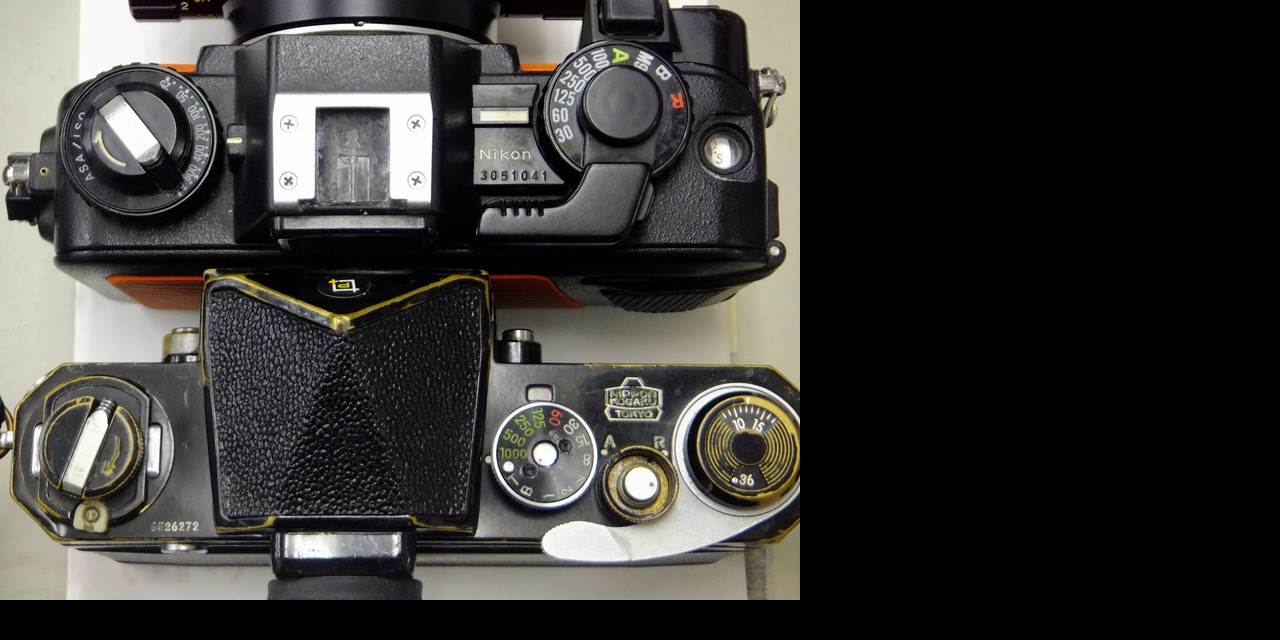

--- FILE ---
content_type: text/html
request_url: https://camera-kaukau.lekumo.biz/.shared/image.html?/photos/uncategorized/2015/07/27/dscf5209_1280x960.jpg
body_size: 1095
content:
<!DOCTYPE html PUBLIC "-//W3C//DTD XHTML 1.0 Strict//EN"
	"http://www.w3.org/TR/xhtml1/DTD/xhtml1-strict.dtd">
<html xmlns="http://www.w3.org/1999/xhtml" xml:lang="en" lang="en">
	<head>
		<title>Photo</title>
		<style type="text/css">
			html, body, p
			{
				margin: 0;
				border: 0;
				padding: 0;
				background: #000;
			}
		</style>
        <script type="text/javascript" src="/.shared/js/yui/yahoo-dom-event.js"></script>
        <script type="text/javascript">
            YAHOO.util.Event.onDOMReady( function() {
                var vw = YAHOO.util.Dom.getViewportWidth(),
                    vh = YAHOO.util.Dom.getViewportHeight();
                var img = new Image();
                img.src = "/./photos/uncategorized/2015/07/27/dscf5209_1280x960.jpg";
                if ((img.width > 0 ) && (img.height > 0)) {
                    window.resizeBy( img.width - vw, img.height - vh );
                }
            } );
        </script>
	</head>
	<body>
		<p><img src="/./photos/uncategorized/2015/07/27/dscf5209_1280x960.jpg" alt="Photo" /></p>
	</body>
</html>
=======
What the exercise asks :: From the records above, pull out every line containing the word "script".

Solution to this problem ::
        <script type="text/javascript" src="/.shared/js/yui/yahoo-dom-event.js"></script>
        <script type="text/javascript">
        </script>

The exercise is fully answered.